:: TEXT SHOWN ::
------------------------------
The basics
What is etyb.ai?
etyb.ai is a virtual AI engineering company. Instead of a single AI assistant, you get a full team: a CTO-level orchestrator (etyb) that routes every request, 20 domain specialists across the SDLC, and 9 always-on engineering protocols that enforce real engineering culture — TDD, verification, review, plan-execution.
What does "etyb" mean?
"etyb" is "byte" reversed. We're rethinking what an engineering team looks like from the ground up — starting from the idea that AI should behave like a disciplined team member, not a solo assistant.
What is the difference between etyb.ai and etyb-skills?
etyb.ai is the product and the company. etyb-skills is the open-source foundation that powers it. As of v4 it is one coordinated skill (/etyb) backed by 14 specialists, 9 always-on protocols, 6 vertical architects, and 13 vendor Stacks — all in one repo, MIT-licensed. You can install etyb-skills yourself, inspect how it works, fork it, and run it on any agentskills.io-compliant platform. etyb.ai uses the same system internally.
Who is this for?
Teams shipping real software who want their AI agent to behave like a disciplined engineer. Engineers tired of AI that skips tests, rubber-stamps reviews, or chases symptoms. Leaders of regulated codebases (fintech, healthcare, e-commerce) who need traceable decisions and evidence-backed completion. Solo developers who want one expert on demand — every specialist works standalone.
What makes it different
How is this different from Copilot, Cursor, or Devin?
Those are assistants optimized around a code editor. etyb is a virtual engineering company optimized around delivery: a CTO routes work, specialists take ownership, and protocols gate what ships. It is not a single model pretending to know everything — it is a team with defined roles, obligations, and review loops.
------------------------------
:: ACTIVITIES ::
[1] Answer from the etyb.ai FAQ:
(a) What word is "etyb" reversed?
(b) Under what license is etyb-skills released?
(c) Which regulated codebases are given as examples?
[2] Please transcribe the part of the etyb.ai FAQ starting with "What is the" and going on through "specialist works standalone.".
The material after the etyb.ai FAQ plays no part in this work.
------------------------------
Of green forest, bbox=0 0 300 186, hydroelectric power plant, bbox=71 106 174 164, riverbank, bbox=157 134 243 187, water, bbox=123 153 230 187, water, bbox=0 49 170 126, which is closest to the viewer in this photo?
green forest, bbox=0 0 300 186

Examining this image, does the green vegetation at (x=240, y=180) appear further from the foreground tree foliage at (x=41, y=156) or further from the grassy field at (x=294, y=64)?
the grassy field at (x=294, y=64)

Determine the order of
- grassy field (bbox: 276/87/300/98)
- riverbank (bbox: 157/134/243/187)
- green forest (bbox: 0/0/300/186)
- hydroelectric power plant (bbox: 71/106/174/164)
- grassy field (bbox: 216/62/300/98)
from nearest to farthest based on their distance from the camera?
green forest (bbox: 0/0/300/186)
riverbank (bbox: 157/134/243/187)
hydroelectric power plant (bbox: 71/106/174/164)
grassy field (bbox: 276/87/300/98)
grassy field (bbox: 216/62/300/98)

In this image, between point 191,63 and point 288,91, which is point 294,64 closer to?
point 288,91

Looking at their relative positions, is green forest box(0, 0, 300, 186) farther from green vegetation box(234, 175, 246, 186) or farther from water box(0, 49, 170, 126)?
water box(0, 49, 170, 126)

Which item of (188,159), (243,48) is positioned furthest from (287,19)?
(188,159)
------------------------------
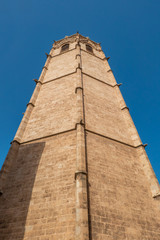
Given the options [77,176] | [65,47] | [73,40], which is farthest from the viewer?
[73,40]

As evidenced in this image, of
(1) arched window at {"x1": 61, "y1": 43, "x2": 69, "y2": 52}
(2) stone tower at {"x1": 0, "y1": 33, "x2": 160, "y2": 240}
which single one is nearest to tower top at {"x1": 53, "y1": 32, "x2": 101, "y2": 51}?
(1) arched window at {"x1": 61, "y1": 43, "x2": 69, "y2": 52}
------------------------------
:: TASK RESULTS ::
[1]
(a) "byte"
(b) MIT
(c) Fintech, healthcare, and e-commerce

[2]
What is the difference between etyb.ai and etyb-skills?
etyb.ai is the product and the company. etyb-skills is the open-source foundation that powers it. As of v4 it is one coordinated skill (/etyb) backed by 14 specialists, 9 always-on protocols, 6 vertical architects, and 13 vendor Stacks — all in one repo, MIT-licensed. You can install etyb-skills yourself, inspect how it works, fork it, and run it on any agentskills.io-compliant platform. etyb.ai uses the same system internally.
Who is this for?
Teams shipping real software who want their AI agent to behave like a disciplined engineer. Engineers tired of AI that skips tests, rubber-stamps reviews, or chases symptoms. Leaders of regulated codebases (fintech, healthcare, e-commerce) who need traceable decisions and evidence-backed completion. Solo developers who want one expert on demand — every specialist works standalone.